Dawn was breaking behind them and the landscape below was starting to emerge from the darkness. They were just now climbing back up through eight thousand feet. The front was still fifty miles away, which would give them another few thousand feet of altitude at their predicted rate of climb. It wasn’t as high as Bell would have preferred. Remaining over the German side of the line wouldn’t be a problem. It was when they crossed into Allied territory that they would be potential sitting ducks for dawn patrols.

They didn’t have enough fuel to wait it out over German-claimed land until the Allied patrols had returned to their airfields. They would just hope their luck held. Bell occasionally turned to Holmes to see what progress he was making. The airman’s face went from confusion to understanding to concern with nearly every sentence he read.

Bell couldn’t take the wait and finally yelled over the plane’s rattling and the wind’s howl. “Well, what is it?”
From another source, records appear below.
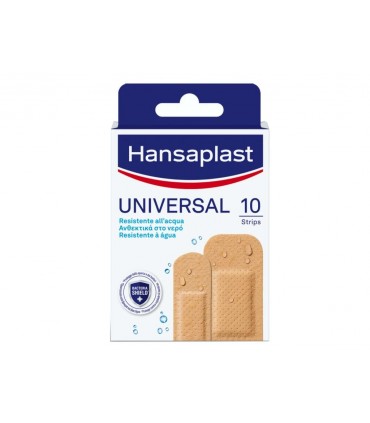 ΤΣΙΡΟΤΑ HANSAPLAST 10TEM. - Δύο μεγέθη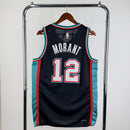 Regata NBA MEMPHIS 25/26 PRETO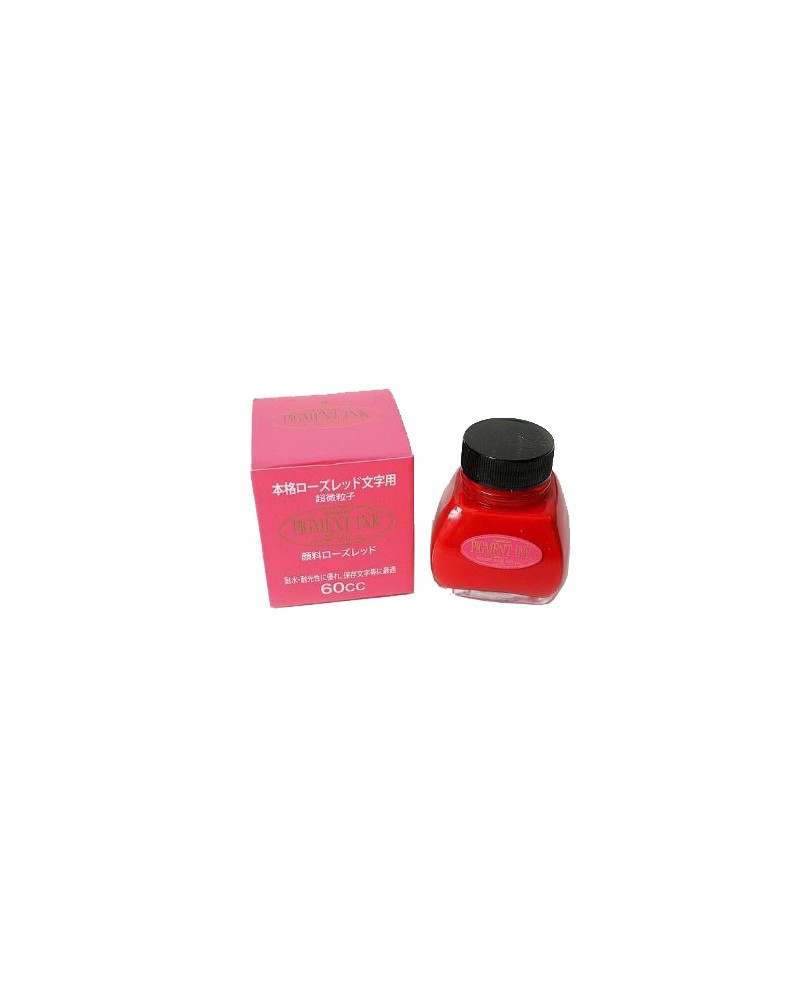 Encre Rouge Platinum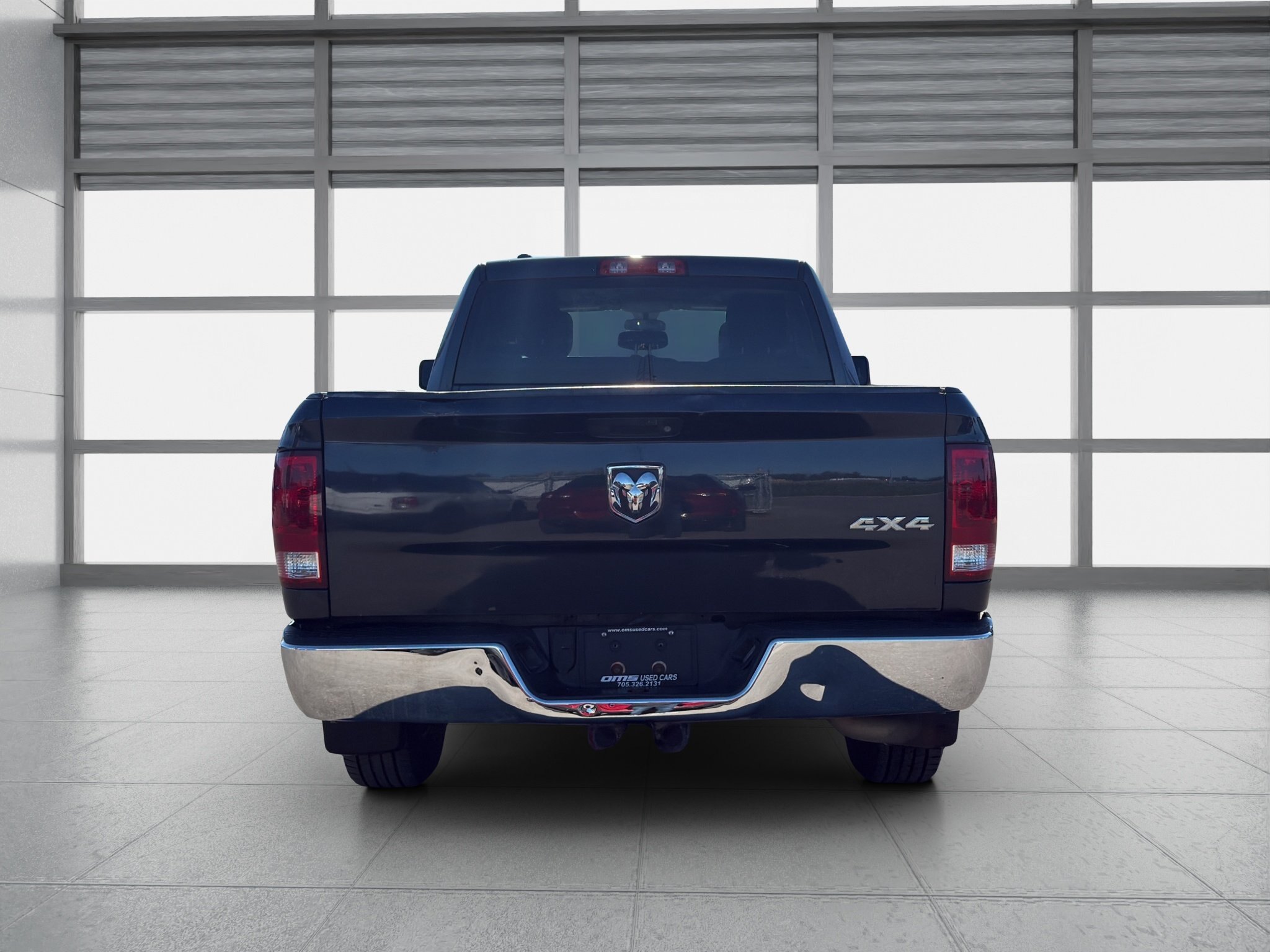 2018 RAM 1500 SXT QUAD CAB / $238.69 BIWEEKLY INCLUDING TAX / 6 PASSENGER / TRAILER BRAKE CONTROL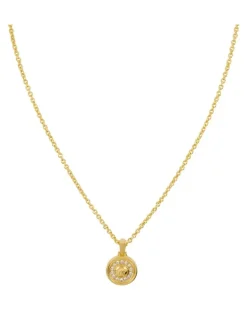 Women's Necklace Metal Gold Jewelry-Watches Necklaces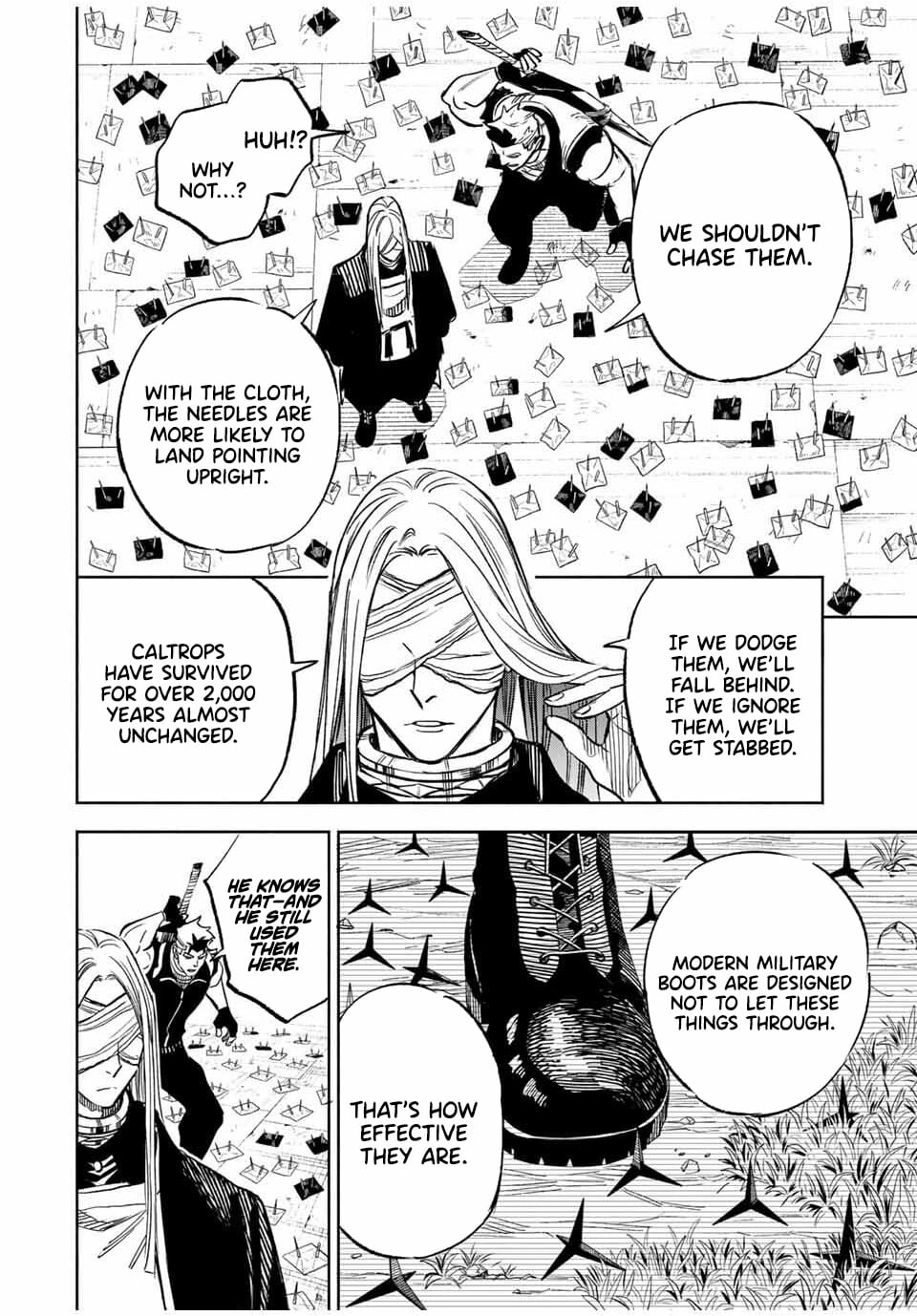 Tasogare-chou Prisoners Chapter 10 page 20 - 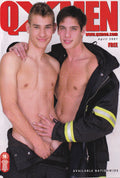 Gay Magazine - UK - QX Men - April 2007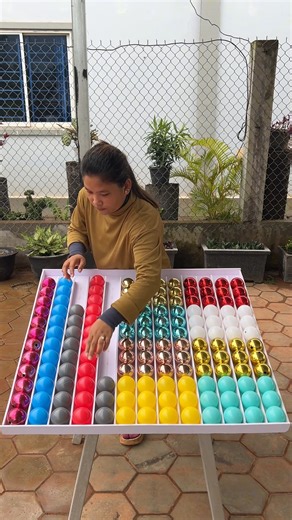 13K views · 163 reactions | So Good Player – Balls Color Sorting Challenge | Village Tv | Facebook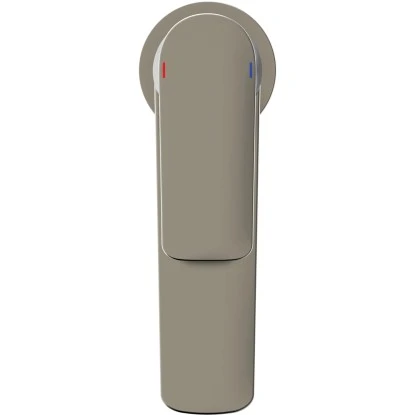 Ideal Standard Waschtischarmatur Connect Air Slim o. Ablaufg. Silver Storm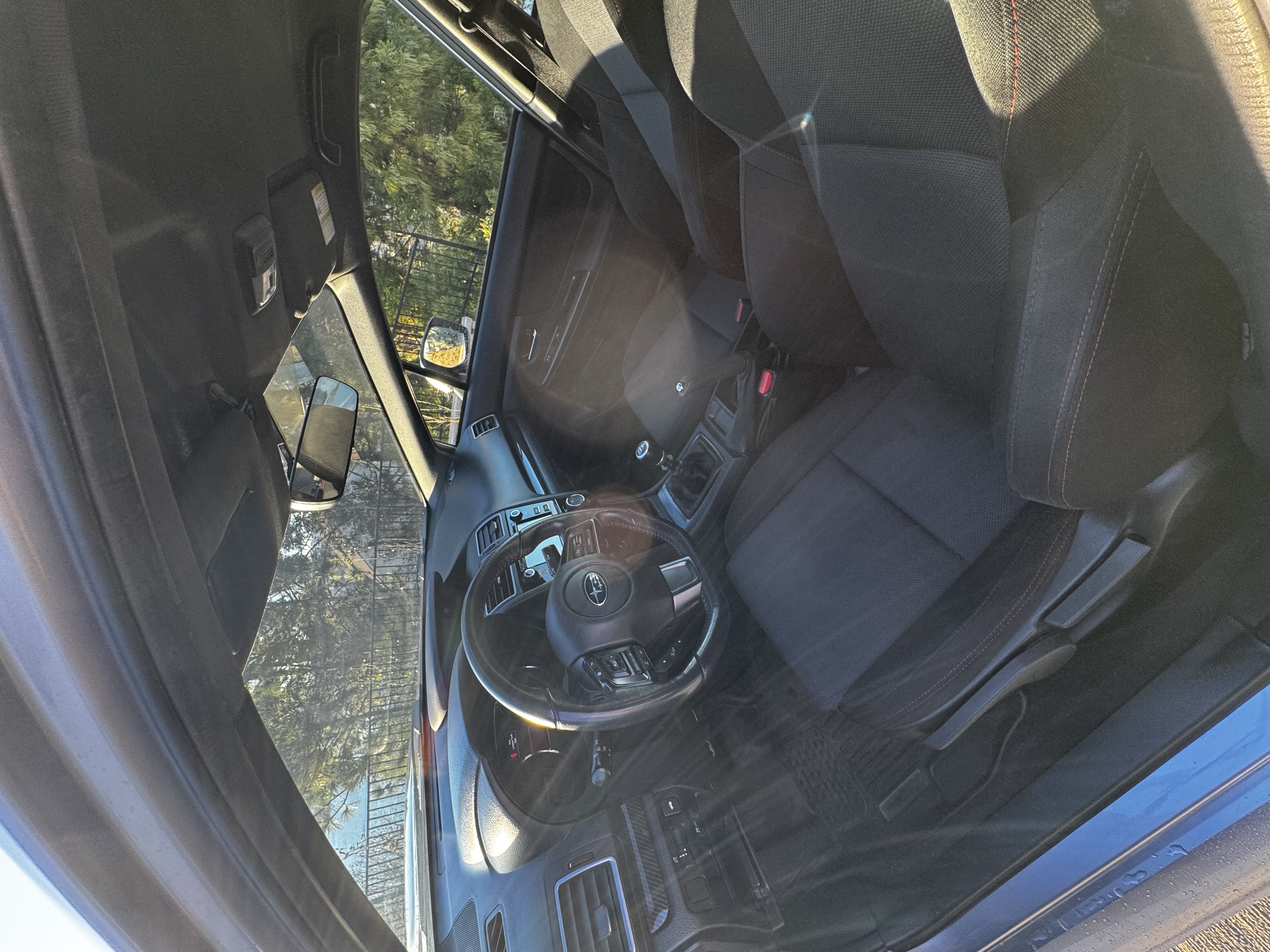 Used 2018 Subaru WRX AWD/4WD image 9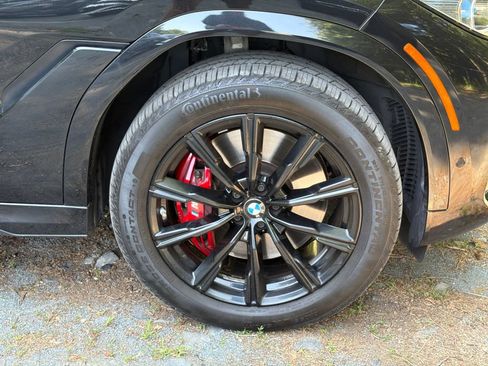 Used 2021 BMW X6 M50i w/ Executive Package AWD/4WD image 8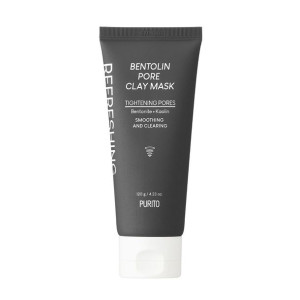 Bentolin Pore Clay Mask oczyszczająca maska z glinkami 120g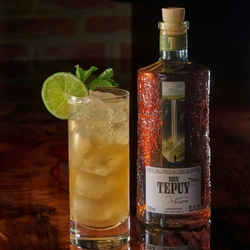 Ron Tepuy Destino Rum 40% 0,7l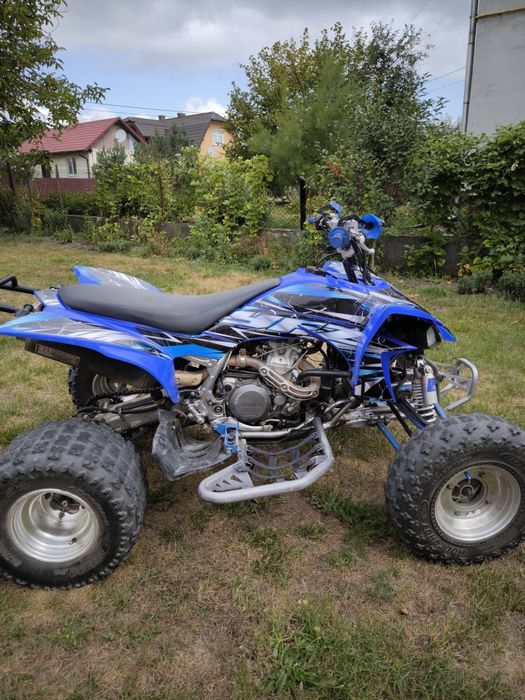 Продам yamaha yfz 450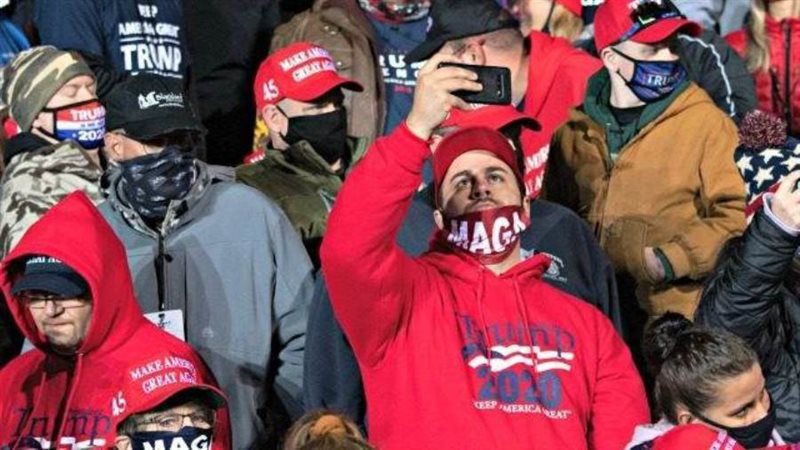 ناخبو ترامب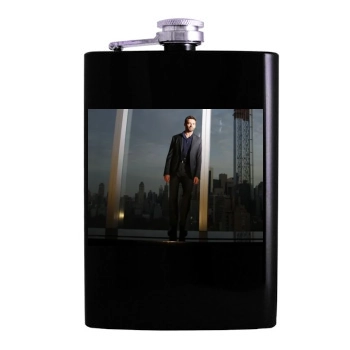 Hugh Jackman Hip Flask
“You’re not going to believe it,” Holmes replied, as though he wasn’t quite sure he did, either. “These are the detailed plans for a German invasion of Holland. They’re going to ignore Dutch neutrality and execute a lightning raid all the way to the port of Rotterdam. The Germans figure they can seize enough warehoused supplies like steel, oil, and gas, as well as chemicals and food for them to keep fighting until 1920. They think they can wear down the Allies in a continuation of the current trench war stalemate. It’ll be the biggest heist in history.”

Bell knew that wasn’t true, but was duly impressed anyway. It was audacious, but also brilliantly calculating. “When?”

“Ten days’ time.” He pointed at the open case on his lap. “In hereare troop numbers, railroad dispatch tables, air-cover plans. The works.”

Bell remained silent, his mind working furiously even as he continued to monitor the aircraft and the brightening sky around them.

“Lord knows how Rath and his thugs got their hands on this stuff,” Holmes continued, “but it appears our flight was meant to deliver a warning to the Dutch government. He is true to his word about wanting to end the war.”

Bell still kept his own counsel. The numbers didn’t add up. Georgi was a lousy choice to act as a courier and emissary. He was what generals called cannon fodder, an expendable soldier of little consequence in the grand scheme of war. Rath was too cunning to send the wrong man, so Georgi’s role was something else. The asbestos was the key, and when Bell realized it, his blood pressure spiked because his heart went into overdrive.

“Had we stayed on the route Georgi laid out, would we have flown over Amsterdam?”

Holmes caught the urgency in Bell’s shouted question. “Near enough. Why?”

“What time would we have arrived?”

“Hard to say. About now, really.”

“No time to explain. Take the controls. Slow us down as much as you dare. Hang her right above stall speed.” Bell jumped to his feet.